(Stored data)
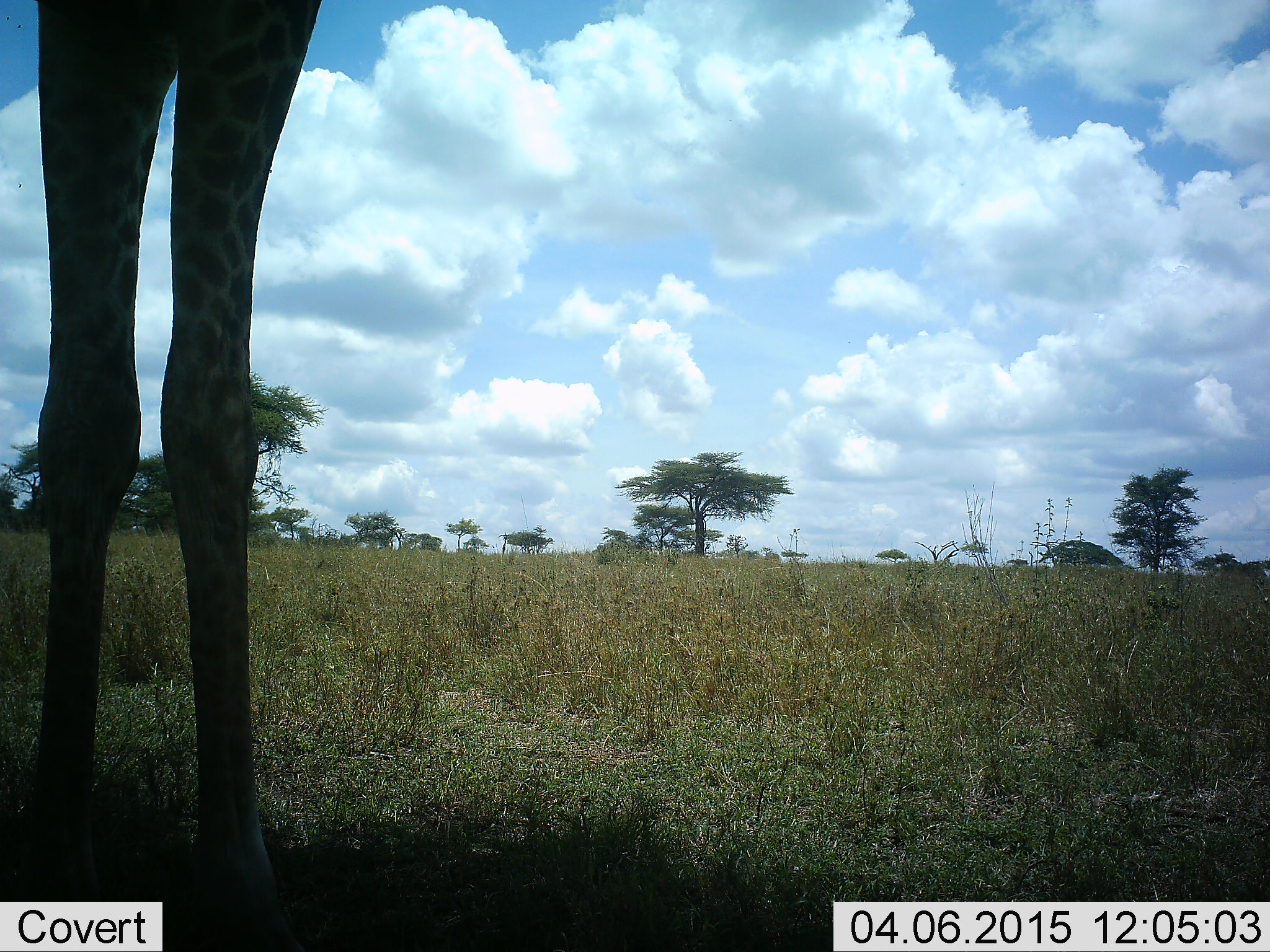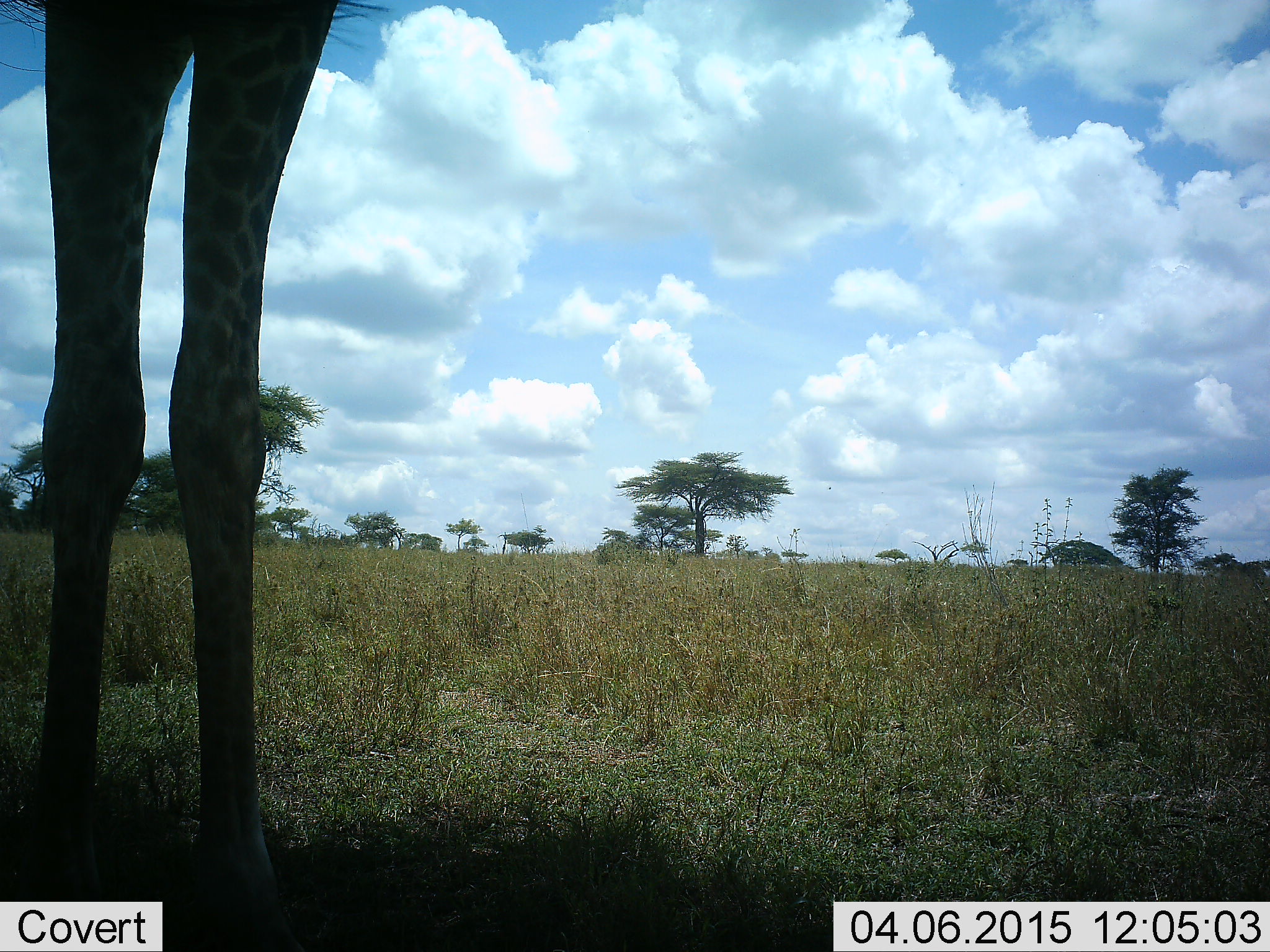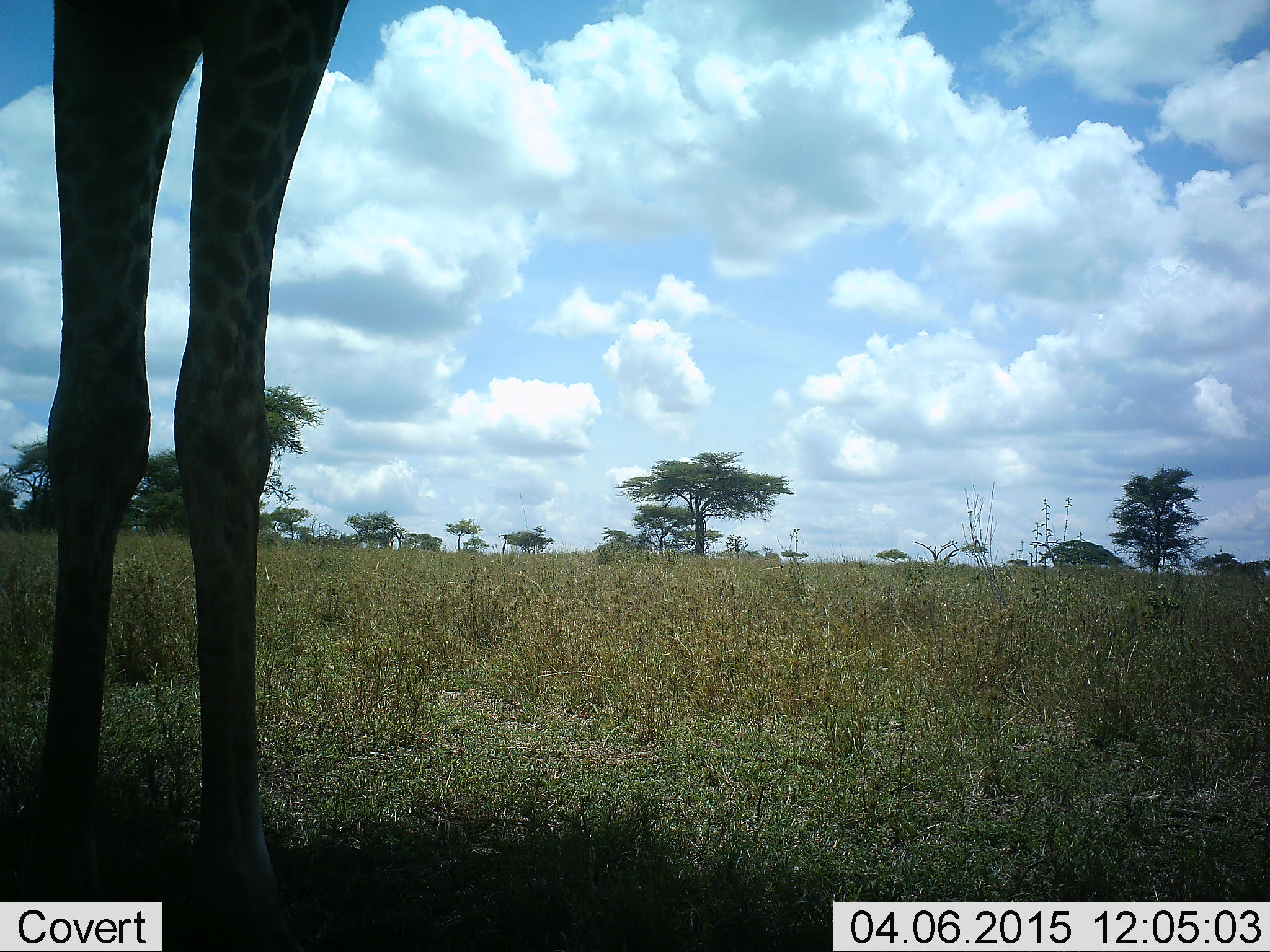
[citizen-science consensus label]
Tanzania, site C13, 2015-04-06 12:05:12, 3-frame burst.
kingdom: Animalia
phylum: Chordata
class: Mammalia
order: Artiodactyla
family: Giraffidae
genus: Giraffa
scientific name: Giraffa camelopardalis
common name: giraffe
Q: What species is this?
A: Giraffe (Giraffa camelopardalis).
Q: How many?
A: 1.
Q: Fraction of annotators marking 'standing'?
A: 100%.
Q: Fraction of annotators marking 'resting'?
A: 0%.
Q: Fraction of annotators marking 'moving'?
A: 0%.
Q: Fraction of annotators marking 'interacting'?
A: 0%.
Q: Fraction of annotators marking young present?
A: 0%.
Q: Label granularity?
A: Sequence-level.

Work item
Indicate how many lines in the records above include the word "annotators", giving no other content.

Result of this task
5